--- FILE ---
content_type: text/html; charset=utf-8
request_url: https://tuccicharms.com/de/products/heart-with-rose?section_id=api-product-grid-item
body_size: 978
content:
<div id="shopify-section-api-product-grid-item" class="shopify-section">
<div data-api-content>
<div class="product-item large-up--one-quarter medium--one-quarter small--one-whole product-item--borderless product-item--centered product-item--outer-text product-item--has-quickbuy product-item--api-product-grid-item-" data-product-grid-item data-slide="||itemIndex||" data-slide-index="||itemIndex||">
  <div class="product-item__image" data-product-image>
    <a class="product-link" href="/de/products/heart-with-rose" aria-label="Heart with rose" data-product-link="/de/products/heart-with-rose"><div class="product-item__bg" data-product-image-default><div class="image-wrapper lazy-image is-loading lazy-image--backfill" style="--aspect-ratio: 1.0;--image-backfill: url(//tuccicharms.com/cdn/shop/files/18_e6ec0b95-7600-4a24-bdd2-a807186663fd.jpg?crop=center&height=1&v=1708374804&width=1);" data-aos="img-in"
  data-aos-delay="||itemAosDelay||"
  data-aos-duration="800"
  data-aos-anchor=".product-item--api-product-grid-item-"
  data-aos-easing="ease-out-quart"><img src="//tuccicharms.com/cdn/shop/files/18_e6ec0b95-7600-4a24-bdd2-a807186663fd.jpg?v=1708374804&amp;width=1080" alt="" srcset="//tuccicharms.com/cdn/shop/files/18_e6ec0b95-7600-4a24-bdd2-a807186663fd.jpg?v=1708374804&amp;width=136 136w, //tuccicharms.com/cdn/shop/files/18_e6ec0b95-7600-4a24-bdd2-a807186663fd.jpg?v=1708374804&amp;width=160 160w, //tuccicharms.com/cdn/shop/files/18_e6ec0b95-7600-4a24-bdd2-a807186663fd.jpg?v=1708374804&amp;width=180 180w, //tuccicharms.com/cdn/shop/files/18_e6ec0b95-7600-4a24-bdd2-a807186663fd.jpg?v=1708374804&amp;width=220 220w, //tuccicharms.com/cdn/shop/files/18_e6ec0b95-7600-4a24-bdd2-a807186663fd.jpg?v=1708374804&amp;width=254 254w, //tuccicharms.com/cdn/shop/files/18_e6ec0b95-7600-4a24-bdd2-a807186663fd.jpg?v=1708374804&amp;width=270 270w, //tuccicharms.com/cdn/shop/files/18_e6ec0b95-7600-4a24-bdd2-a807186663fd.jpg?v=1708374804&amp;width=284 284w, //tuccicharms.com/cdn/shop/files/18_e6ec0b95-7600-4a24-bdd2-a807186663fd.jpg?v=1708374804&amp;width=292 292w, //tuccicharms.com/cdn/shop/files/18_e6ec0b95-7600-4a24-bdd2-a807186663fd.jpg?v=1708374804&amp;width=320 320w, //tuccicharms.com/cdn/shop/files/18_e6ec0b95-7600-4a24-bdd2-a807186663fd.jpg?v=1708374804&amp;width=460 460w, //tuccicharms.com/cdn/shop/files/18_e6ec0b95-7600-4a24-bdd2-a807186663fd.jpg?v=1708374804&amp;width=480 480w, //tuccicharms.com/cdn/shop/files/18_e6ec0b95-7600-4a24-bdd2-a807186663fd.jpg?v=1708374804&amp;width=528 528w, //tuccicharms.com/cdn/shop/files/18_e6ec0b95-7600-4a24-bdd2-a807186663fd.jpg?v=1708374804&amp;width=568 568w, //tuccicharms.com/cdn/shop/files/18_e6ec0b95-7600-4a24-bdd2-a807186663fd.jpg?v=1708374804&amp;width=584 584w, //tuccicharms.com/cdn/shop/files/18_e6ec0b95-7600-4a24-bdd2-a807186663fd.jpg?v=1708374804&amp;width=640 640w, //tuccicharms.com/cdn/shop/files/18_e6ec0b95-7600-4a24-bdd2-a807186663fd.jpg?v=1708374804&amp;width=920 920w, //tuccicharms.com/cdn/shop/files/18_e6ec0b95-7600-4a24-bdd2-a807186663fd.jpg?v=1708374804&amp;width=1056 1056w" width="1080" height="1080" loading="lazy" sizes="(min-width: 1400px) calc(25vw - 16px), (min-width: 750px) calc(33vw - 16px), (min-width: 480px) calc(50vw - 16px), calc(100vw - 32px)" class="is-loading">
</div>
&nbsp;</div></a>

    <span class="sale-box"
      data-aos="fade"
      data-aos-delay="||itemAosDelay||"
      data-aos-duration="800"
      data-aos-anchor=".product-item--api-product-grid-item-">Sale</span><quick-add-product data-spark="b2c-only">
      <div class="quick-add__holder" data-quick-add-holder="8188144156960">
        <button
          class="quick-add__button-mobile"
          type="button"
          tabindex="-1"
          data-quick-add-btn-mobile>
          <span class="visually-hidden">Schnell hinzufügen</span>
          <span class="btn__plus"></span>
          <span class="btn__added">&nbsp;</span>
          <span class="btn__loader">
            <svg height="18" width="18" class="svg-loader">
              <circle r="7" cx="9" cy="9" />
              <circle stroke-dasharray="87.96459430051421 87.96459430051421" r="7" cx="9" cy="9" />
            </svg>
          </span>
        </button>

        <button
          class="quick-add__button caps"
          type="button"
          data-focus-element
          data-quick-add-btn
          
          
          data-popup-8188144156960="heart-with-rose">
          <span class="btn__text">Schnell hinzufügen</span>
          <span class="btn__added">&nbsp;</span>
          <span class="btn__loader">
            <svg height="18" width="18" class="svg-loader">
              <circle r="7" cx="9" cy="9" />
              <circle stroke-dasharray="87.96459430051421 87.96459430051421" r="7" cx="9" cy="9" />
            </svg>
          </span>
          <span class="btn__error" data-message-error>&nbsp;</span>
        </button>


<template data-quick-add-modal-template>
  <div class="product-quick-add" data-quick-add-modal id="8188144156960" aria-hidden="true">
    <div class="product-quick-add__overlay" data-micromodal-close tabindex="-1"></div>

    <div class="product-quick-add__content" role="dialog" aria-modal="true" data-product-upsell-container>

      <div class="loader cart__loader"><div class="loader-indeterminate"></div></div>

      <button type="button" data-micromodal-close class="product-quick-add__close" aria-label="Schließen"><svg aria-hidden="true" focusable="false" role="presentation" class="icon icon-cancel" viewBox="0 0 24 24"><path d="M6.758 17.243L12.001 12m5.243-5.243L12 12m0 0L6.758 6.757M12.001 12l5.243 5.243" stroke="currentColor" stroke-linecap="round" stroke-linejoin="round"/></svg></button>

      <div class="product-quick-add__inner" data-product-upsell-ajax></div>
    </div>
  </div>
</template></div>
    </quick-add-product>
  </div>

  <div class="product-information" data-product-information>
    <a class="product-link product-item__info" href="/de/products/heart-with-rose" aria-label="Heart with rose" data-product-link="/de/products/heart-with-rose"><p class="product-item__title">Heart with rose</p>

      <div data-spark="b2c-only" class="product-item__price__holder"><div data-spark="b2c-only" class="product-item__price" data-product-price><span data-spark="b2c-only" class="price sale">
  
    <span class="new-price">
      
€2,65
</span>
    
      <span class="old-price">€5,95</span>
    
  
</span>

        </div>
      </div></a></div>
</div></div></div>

_____

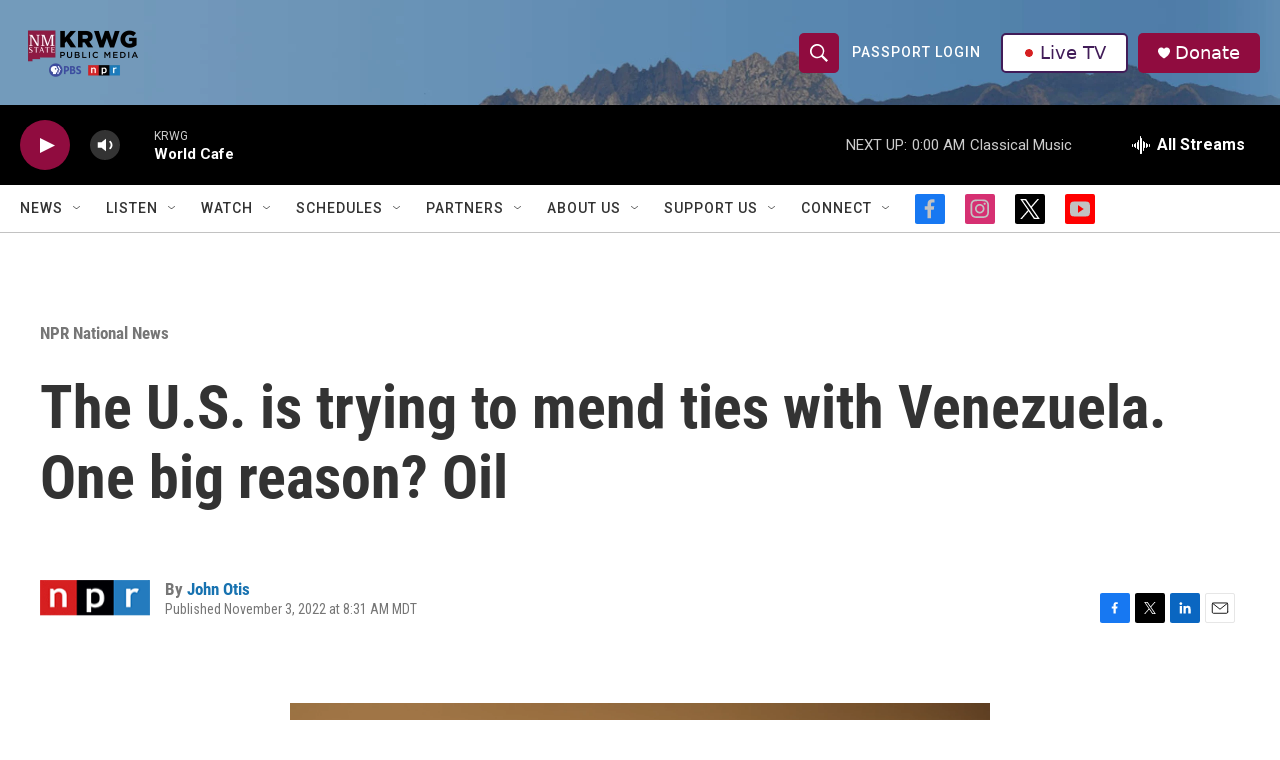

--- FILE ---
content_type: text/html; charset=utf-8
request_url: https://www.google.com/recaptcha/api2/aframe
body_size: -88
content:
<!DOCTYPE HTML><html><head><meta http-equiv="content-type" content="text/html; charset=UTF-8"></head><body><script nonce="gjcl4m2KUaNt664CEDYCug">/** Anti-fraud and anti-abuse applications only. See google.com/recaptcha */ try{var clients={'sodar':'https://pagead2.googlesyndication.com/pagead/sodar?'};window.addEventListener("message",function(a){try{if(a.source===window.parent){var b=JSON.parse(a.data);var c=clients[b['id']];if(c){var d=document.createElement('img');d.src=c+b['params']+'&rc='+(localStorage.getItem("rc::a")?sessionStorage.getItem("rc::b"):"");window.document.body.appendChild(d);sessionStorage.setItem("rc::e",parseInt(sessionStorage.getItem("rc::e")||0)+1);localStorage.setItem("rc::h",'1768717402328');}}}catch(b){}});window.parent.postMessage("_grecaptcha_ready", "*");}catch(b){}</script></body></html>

_____

What this task involves: What do the lines above say from the one containing "</template></div>" down to the one containing "</div></div></div>"? Return them exactly, both end lines included, and only them.

Reply:
</template></div>
    </quick-add-product>
  </div>

  <div class="product-information" data-product-information>
    <a class="product-link product-item__info" href="/de/products/heart-with-rose" aria-label="Heart with rose" data-product-link="/de/products/heart-with-rose"><p class="product-item__title">Heart with rose</p>

      <div data-spark="b2c-only" class="product-item__price__holder"><div data-spark="b2c-only" class="product-item__price" data-product-price><span data-spark="b2c-only" class="price sale">
  
    <span class="new-price">
      
€2,65
</span>
    
      <span class="old-price">€5,95</span>
    
  
</span>

        </div>
      </div></a></div>
</div></div></div>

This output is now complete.